Why do I get two different mean values with two different methods for the same sample?

Question

I have this dataframe where I created the 3rd column using the first two columns. Both ${Y}$ and ${X}$ are independent random variables.

$\bar{Y}$	$\bar{X}$	$\bar{Z} = 100\frac{\bar{X}-\bar{Y}}{\bar{Y}}$
13435	13502	0.4987
21847	22354	2.3207
15584	18014	15.5929
17121	16738	-2.2370
18758	19664	4.8299
18994	22234	17.0580
22864	23555	3.0222
30365	31452	3.5798
29850	34808	16.6097
38674	38791	0.3025
47803	39717	-16.9153
88777	91756	3.3556

When I manually calculate the expectation of $\bar{Z}$ using the data in the 3rd column (in the above table) and pass it statistics.mean() function in Python, I get $E[Z] = 0.04.$

On the other hand, I know that I can calculate $E[Z]$ also as follows:

$E[Z] = E[100\frac{X-Y}{Y}] = 100E[\frac{X}{Y}-1] =100E[\frac{X}{Y}]-100 =100E[X]E[\frac{1}{Y}] -100 $ (as according to this link https://en.wikipedia.org/wiki/Ratio_distribution I can write $E[\frac{X}{Y}] =E[X]E[\frac{1}{Y}]$ )

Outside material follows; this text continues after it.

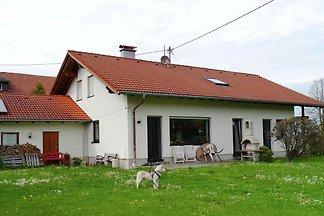 Gemütliches Appartement in Petersthal (Bayern...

but then I get $E[Z] = 33.75$ (since the mean of $\bar{X}$ and $\frac{1}{\bar{Y}}$ are $E[\bar{X}] =31048.75 $ and $E[\frac{1}{\bar{Y}}] = 0.000043$, respectively.)

Apparently I get two very different mean values for $\bar{Z}$. When I do the same process for standart deviation, I again get very different values. So which approach should I use? Manually calculating using the 3rd row (by using Python's statistics library mean() and stdev() functions) or using the derivation formula?

In this study http://www.statistics.du.se/essays/D09_Zhang%20Ling%20&%20Han%20Kun.pdf, as far as I understood, they straightaway calculated mean and standard deviation by using the data in Percentage and Absolute columns.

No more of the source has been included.